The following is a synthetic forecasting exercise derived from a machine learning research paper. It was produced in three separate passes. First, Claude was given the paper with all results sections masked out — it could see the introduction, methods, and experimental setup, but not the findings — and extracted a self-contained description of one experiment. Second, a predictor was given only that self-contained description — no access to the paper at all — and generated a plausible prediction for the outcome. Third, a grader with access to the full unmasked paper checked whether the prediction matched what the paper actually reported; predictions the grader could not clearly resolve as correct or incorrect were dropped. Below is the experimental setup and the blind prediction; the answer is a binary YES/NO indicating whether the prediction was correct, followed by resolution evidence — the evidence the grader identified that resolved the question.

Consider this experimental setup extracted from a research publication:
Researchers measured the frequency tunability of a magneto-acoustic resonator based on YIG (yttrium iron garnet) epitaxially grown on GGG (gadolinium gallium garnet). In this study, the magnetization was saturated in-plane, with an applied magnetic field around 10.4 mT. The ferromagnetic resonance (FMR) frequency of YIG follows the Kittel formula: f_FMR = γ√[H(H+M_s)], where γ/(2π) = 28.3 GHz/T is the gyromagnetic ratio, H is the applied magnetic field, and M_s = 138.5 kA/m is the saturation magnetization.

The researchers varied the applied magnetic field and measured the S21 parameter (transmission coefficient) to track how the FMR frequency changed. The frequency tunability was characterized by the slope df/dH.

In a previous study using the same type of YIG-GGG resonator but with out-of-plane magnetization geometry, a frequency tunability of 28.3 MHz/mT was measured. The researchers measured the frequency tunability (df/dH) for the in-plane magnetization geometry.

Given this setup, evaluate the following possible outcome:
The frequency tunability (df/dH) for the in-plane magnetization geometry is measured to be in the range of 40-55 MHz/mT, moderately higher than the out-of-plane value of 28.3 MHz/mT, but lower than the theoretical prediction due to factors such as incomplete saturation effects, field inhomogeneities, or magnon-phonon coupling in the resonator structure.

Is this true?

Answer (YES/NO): NO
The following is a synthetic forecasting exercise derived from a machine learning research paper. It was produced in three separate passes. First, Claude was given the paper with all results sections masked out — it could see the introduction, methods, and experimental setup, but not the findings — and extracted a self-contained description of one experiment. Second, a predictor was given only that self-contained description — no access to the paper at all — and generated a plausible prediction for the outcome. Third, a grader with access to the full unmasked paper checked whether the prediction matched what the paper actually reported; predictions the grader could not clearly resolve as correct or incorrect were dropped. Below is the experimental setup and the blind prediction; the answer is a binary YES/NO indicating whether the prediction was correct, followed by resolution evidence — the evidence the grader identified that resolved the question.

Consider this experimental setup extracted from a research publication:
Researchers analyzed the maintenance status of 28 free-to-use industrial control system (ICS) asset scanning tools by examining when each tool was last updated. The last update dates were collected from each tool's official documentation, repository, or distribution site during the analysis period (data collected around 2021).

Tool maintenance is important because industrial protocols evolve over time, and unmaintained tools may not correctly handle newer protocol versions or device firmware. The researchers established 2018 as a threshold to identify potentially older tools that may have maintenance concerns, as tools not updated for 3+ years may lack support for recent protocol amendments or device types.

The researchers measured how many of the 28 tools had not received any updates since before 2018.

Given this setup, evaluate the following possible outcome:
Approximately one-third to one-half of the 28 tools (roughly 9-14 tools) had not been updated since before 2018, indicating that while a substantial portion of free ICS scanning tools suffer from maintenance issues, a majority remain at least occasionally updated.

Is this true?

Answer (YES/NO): YES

****************************************

Your task is to restate, word for word, only those lines above that fall between the line holding "Researchers measured the frequency tunability of" and the line holding "The researchers varied", inclusive.

Researchers measured the frequency tunability of a magneto-acoustic resonator based on YIG (yttrium iron garnet) epitaxially grown on GGG (gadolinium gallium garnet). In this study, the magnetization was saturated in-plane, with an applied magnetic field around 10.4 mT. The ferromagnetic resonance (FMR) frequency of YIG follows the Kittel formula: f_FMR = γ√[H(H+M_s)], where γ/(2π) = 28.3 GHz/T is the gyromagnetic ratio, H is the applied magnetic field, and M_s = 138.5 kA/m is the saturation magnetization.

The researchers varied the applied magnetic field and measured the S21 parameter (transmission coefficient) to track how the FMR frequency changed. The frequency tunability was characterized by the slope df/dH.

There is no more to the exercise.